DOCUMENT PASSAGE:
We’ve heard that before, haven’t we? To entertain the point, I’ll answer a question, “Just how do we know that our translated product is high quality?” by linking to several posts (with very brief summaries) as a response to Mossberg’s rhetorical criticism.
- Testing the latest localized version of Firefox 3.5 — In this post, I ask our localizers to test a release, with specific steps that each locale can follow.
- Moving a locale out of beta — This is a basic software release principle. No, our localizers don’t get a free pass into “official status”. We give each locale a proper amount of time to bake so the beta users can provide feedback to our localizers. After feedback is “triaged”, bugs are fixed, and signs of user adoption become obvious, we move a locale out of beta.
- Localization-QA survey results — At the end of 2008, we conducted a survey to gauge our teams’ testing efforts. The posted results point us to where localizers might need our assistance. From this, we have begun an experiment to provide a third-party QA service to help test a sample of our localized versions.

WHAT IS BEING ASKED: Copy out the entire passage on quality testing for localized Firefox releases word for word. The material after this point is separate from the passage.

GIVEN DATA:
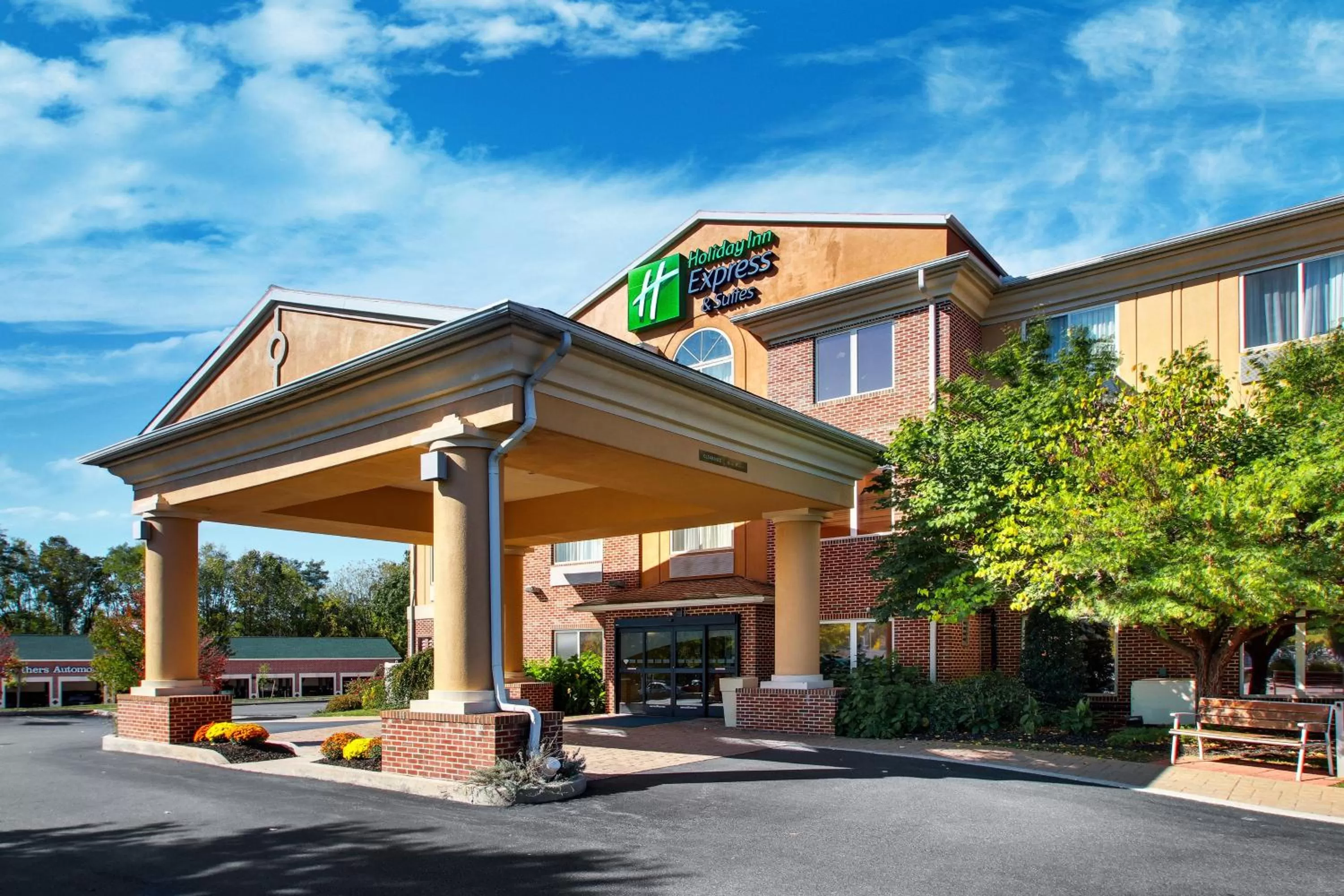 Property building in Holiday Inn Express Hotel & Suites Lancaster-Lititz by IHG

RESPONSE TO THE EXERCISE:
We’ve heard that before, haven’t we? To entertain the point, I’ll answer a question, “Just how do we know that our translated product is high quality?” by linking to several posts (with very brief summaries) as a response to Mossberg’s rhetorical criticism.
- Testing the latest localized version of Firefox 3.5 — In this post, I ask our localizers to test a release, with specific steps that each locale can follow.
- Moving a locale out of beta — This is a basic software release principle. No, our localizers don’t get a free pass into “official status”. We give each locale a proper amount of time to bake so the beta users can provide feedback to our localizers. After feedback is “triaged”, bugs are fixed, and signs of user adoption become obvious, we move a locale out of beta.
- Localization-QA survey results — At the end of 2008, we conducted a survey to gauge our teams’ testing efforts. The posted results point us to where localizers might need our assistance. From this, we have begun an experiment to provide a third-party QA service to help test a sample of our localized versions.